In Montgomery County, Md., where 981 homeless people were counted in 2012, permanent supportive housing programs were largely responsible for the 13 percent decline in homelessness over the past year, according to the report. The number of single homeless people in Montgomery County was down significantly as a result of such programs.

Yet the Montgomery County figures also reflected another trend seen regionally and nationwide: an increase in family homelessness. Throughout the Washington region, 1,765 families were counted this year, an increase of 5.5 percent over 2011.

In Montgomery County, 69 families were in emergency shelter, up from 55 in 2011. In neighboring Frederick County, Md., which includes both suburban and large rural areas, a total of 285 homeless people were counted, up five individuals from 2011. The total included 74 children.

“The idea of homeless kids in our school system. It just troubles me terribly, and I don’t think that we are different from other jurisdictions,” Frederick County Commissioner David Gray said at the May 15 COG meeting where the full report was presented.

In all, 3,388 homeless children and youths were included in this year’s regional count, two percent more than in 2011. Many, but not all, of their parents were working. Homeless parents were far more likely to have jobs in the suburbs than in the city itself.

In the district, where new efforts are under way to move homeless parents from welfare into job training or work, only 17 percent of adults in homeless families were working, according to data collected for the 2012 count.
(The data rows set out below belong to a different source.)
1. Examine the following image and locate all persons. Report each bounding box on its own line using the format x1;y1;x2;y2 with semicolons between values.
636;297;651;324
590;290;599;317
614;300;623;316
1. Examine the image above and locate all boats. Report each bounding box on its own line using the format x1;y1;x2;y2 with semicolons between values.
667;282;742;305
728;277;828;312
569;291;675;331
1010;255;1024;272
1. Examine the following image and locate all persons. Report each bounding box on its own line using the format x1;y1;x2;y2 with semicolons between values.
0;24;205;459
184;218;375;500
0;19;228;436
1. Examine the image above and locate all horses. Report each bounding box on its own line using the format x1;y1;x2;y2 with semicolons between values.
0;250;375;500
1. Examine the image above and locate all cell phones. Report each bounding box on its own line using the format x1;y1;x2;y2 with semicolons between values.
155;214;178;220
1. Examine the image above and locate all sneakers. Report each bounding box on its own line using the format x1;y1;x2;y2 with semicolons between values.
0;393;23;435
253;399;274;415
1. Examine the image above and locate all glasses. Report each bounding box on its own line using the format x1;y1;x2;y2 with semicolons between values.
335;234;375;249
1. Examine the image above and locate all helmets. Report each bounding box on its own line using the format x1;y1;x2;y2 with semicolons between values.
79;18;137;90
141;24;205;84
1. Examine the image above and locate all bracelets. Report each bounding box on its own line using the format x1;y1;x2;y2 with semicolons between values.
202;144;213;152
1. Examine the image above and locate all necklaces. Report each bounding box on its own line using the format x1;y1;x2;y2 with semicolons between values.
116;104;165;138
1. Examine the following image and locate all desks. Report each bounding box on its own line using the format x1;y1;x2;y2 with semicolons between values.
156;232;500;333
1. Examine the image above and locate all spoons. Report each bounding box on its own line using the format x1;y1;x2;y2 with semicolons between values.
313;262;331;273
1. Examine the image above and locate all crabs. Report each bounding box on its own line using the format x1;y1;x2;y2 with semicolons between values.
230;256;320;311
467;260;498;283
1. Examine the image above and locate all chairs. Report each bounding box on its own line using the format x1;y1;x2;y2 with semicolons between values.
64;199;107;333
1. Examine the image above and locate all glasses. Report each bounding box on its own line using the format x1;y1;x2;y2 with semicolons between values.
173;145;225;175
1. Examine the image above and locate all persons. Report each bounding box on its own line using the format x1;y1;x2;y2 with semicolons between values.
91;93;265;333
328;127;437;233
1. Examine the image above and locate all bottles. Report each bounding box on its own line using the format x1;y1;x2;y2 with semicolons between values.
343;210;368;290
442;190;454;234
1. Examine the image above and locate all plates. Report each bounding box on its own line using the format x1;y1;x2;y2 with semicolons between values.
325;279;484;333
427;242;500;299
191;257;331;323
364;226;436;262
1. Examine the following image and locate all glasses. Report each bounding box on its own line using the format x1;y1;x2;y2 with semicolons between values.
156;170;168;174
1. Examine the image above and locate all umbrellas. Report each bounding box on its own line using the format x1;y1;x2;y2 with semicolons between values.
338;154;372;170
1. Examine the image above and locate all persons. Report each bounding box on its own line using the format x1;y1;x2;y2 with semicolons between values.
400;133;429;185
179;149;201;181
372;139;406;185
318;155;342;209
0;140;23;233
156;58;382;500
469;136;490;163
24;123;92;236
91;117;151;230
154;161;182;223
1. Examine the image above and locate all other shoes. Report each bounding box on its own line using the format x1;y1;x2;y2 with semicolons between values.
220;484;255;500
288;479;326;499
In sharp contrast, at least half of all homeless adults in families in most of the suburban jurisdictions were employed. In Virginia’s Loudon, Arlington and Prince William counties, more

than 60 percent of adults in homeless families had jobs. In Alexandria, 86 percent of adults in homeless families were working, according to the report. The majority reported gross monthly incomes of over $1,000 a month.

Yet such earnings are often insufficient to pay costly area rents. A lack of affordable housing continues to contribute to homelessness and slow efforts to alleviate it throughout the region, Ferrell said.

“One of the most profound observations I’ve been able to make in reviewing all the data: 85 percent of homeless families in the district are on public assistance,” Ferrell said. “But in some suburban jurisdictions, nearly that same percentage is working. They fall into the category of the working poor.”